§ **Source**

□ □ □

Monday, April 24, 2017

Mennonites March for Peace and Justice Across the U.S. on Palm Sunday


[The Palm Sunday Peace Parade in Pasadena this year was a big success. Over 120 people took part, and many expressed a strong desire to get involved in the campaign to end homelessness and ensure affordable housing for all in our city. You can read about it in this article: Pasadena Now on the Palm Sunday Peace Parade. I was pleased to learn that other cities are copying our example and having peace events on Palm Sunday. Here's article written for a Mennonite newsletter  by Bert Newton, founder of the Pasadena Palm Sunday Peace Parade.]

Peace Parade in Harrisonburg, VA
Churches in at least four cities across the U.S held marches for peace and justice on Palm Sunday.

Organized by Elkhart Advocates for Peace and Justice (EAPJ), churches in Elkhart, IN held their 7th Palm Sunday Peace Parade, choosing the theme “Building Bridges Instead of Walls.” Wendell Wiebe-Powell, president of EAPJ, reports, “The parade started at the Hively Avenue Mennonite Church peace garden where participants read a pledge of nonviolence together. Introductory words mentioned that ‘this walk through the city is a reminder of that which is often neglected or forgotten - that peace and justice are central to the message of Palm Sunday and at the heart of the gospel more broadly, that we walk together to re-present a different way, a way that Jesus showed us, a way of reconciliation, a way of grace AND of peace.’ A few more people joined the procession at Prairie St. Mennonite and at St. James AME Church, ending up with around one hundred by the time the group reached the Elkhart Civic Plaza.”
Dr Jill Shook, catalyst, housing justice advocate, author
and professor at APU
Jim Bishop reports that in Harrisonburg, VA, approximately 60 people marched in their annual Palm Sunday Peace Parade from “Immanuel Mennonite Church, stopping several times to hear short speeches on immigration, prison reform and other justice issues. Participants came from Community Mennonite Church, Immanuel Mennonite, Early Church and Bethel AME.”
Churches in State College, PA held their second Palm Sunday Peace Walk, with stops to call attention to issues of education, civil rights, the environment, mass incarceration, and immigration. Ben Wideman reports that the “event is organized annually by 3rd Way Collective, University Mennonite Church’s campus ministry at Penn State University, however those in attendance represented more than a dozen local faith communities - mostly Christian denominations, but also folks from the Unitarian Universalist Fellowship, and some representatives from our Muslim community.”

□ □ □

§ **Written problem 1**
Starting with the line with "At what distance from the viewer" and going on through the end of the listing, write those lines out again with "distance" replaced by "range", leaving everything else unchanged.
The text has no connection to the listing that comes after it.

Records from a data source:
□ □ □

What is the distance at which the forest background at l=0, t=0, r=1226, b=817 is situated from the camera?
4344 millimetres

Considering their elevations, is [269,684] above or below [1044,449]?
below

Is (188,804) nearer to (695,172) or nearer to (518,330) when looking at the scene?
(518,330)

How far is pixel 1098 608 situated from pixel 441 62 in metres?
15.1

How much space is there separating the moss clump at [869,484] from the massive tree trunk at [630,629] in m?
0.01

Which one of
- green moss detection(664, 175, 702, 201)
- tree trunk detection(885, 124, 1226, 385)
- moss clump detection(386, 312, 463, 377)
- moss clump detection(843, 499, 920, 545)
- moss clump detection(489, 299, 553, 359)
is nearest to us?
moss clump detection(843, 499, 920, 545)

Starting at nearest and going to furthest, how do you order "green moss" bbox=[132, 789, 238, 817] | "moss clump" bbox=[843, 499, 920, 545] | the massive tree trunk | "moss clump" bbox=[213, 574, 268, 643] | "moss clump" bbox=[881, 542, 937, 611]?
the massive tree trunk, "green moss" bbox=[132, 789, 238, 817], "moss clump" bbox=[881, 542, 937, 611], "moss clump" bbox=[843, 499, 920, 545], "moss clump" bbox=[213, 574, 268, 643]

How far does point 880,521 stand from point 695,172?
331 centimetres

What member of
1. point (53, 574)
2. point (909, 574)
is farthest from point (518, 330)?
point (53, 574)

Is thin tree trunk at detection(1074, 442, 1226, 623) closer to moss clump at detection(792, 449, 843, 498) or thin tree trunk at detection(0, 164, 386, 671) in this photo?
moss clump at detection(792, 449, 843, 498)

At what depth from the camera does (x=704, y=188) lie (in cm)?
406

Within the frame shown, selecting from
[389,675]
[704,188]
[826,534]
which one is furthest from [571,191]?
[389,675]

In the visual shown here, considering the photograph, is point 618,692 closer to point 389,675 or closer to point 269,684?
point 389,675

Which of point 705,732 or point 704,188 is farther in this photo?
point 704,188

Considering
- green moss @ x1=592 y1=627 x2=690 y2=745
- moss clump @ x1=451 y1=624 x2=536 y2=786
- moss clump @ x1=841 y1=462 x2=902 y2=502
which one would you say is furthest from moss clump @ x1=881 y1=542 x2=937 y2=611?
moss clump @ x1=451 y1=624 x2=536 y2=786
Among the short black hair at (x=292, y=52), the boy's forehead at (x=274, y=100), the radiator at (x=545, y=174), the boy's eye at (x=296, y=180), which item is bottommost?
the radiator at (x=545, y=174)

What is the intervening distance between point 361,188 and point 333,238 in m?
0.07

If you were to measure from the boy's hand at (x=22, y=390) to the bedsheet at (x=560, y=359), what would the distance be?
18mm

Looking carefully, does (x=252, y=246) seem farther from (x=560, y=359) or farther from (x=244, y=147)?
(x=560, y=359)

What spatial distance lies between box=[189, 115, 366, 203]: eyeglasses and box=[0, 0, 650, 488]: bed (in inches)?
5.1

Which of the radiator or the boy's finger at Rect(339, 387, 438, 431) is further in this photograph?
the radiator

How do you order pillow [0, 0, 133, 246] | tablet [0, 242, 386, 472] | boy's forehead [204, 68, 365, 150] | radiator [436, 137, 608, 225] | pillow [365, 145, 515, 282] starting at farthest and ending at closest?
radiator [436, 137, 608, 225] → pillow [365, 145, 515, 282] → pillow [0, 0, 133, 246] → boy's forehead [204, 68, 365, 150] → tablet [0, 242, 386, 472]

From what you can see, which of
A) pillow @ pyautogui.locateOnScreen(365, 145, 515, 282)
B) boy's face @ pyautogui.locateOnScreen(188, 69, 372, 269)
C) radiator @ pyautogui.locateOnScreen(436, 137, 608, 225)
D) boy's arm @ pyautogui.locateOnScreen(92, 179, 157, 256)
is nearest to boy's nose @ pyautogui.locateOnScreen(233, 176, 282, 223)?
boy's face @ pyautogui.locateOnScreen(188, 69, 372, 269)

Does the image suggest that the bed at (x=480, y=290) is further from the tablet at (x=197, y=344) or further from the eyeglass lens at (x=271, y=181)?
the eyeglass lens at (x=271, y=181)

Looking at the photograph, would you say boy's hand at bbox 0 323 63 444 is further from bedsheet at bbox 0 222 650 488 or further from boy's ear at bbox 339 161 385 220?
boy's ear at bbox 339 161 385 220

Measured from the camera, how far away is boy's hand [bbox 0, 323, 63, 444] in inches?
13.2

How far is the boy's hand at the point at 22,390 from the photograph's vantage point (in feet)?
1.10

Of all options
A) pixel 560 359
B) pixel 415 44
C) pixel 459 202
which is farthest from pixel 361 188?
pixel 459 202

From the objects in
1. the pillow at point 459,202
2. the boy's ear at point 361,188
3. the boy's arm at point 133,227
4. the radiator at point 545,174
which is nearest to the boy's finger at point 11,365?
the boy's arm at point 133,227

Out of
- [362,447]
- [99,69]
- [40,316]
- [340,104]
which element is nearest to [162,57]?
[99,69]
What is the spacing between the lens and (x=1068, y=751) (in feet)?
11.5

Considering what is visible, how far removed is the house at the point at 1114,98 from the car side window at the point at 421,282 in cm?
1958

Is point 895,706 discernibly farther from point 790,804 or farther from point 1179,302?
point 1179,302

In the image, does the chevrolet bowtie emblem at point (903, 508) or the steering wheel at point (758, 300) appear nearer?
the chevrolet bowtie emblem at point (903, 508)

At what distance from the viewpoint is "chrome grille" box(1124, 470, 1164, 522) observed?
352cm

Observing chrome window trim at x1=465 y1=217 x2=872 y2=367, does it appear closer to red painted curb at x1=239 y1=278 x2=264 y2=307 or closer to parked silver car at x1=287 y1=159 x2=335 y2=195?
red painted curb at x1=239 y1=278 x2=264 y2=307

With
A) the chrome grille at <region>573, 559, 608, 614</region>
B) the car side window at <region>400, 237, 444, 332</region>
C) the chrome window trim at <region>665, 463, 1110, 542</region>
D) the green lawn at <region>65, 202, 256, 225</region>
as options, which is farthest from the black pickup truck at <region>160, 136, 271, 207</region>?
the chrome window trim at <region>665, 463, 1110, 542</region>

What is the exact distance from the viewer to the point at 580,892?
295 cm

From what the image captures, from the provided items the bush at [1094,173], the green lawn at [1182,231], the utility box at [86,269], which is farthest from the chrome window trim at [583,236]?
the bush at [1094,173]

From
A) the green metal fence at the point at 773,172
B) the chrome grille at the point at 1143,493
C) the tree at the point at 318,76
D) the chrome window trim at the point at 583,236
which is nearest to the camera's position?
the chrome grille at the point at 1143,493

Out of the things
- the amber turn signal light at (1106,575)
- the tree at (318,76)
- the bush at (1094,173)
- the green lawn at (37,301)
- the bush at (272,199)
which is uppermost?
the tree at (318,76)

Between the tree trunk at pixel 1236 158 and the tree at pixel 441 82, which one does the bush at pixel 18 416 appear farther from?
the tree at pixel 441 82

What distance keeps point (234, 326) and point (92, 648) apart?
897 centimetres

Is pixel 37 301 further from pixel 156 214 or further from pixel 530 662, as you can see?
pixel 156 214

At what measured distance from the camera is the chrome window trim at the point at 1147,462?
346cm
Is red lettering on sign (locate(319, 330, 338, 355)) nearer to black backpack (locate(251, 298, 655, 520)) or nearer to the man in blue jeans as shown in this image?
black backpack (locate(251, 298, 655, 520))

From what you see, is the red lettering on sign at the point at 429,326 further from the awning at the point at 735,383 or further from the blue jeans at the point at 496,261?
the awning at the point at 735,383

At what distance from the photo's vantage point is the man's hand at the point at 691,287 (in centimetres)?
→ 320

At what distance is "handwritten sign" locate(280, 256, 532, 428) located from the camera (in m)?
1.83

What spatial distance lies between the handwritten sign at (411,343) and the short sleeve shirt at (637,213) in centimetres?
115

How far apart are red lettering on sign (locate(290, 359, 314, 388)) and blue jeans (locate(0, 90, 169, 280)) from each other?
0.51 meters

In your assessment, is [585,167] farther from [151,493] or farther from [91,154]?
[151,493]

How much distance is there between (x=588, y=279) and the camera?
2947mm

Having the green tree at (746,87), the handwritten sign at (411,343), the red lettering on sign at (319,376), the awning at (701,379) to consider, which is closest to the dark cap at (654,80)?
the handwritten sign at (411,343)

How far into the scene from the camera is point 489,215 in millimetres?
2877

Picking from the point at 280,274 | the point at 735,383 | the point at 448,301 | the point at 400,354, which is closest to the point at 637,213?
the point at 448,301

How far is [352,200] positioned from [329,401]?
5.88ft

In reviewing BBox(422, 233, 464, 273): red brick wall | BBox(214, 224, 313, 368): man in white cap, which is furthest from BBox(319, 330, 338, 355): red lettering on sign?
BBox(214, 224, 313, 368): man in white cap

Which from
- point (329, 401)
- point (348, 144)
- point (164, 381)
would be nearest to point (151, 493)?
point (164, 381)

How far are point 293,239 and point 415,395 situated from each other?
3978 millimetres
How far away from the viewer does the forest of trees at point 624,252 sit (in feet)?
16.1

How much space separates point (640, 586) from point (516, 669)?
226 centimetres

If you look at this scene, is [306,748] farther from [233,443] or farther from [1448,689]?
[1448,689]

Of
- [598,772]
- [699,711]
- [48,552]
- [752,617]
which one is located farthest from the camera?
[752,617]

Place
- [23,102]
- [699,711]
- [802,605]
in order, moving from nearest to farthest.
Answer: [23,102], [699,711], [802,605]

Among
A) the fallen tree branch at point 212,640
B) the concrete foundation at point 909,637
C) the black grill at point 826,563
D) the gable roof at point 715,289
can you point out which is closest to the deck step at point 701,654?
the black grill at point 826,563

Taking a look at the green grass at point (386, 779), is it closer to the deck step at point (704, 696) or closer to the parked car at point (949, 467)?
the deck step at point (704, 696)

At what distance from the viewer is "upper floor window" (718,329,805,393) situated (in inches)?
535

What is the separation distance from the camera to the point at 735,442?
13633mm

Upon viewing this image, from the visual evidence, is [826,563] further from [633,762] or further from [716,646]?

□ □ □

§ **Written problem 2**
In the text on the Palm Sunday peace parades, what did the introductory words at the Elkhart parade say the walk through the city was a reminder of?

§ **Written response 1**
At what range from the viewer is "upper floor window" (718,329,805,393) situated (in inches)?
535

What is the separation range from the camera to the point at 735,442?
13633mm

Upon viewing this image, from the visual evidence, is [826,563] further from [633,762] or further from [716,646]?

§ **Written response 2**
They said the walk was a reminder of something often neglected or forgotten: that peace and justice are central to the message of Palm Sunday and at the heart of the gospel more broadly. The participants walk together to re-present a different way, the way Jesus showed, a way of reconciliation, grace and peace.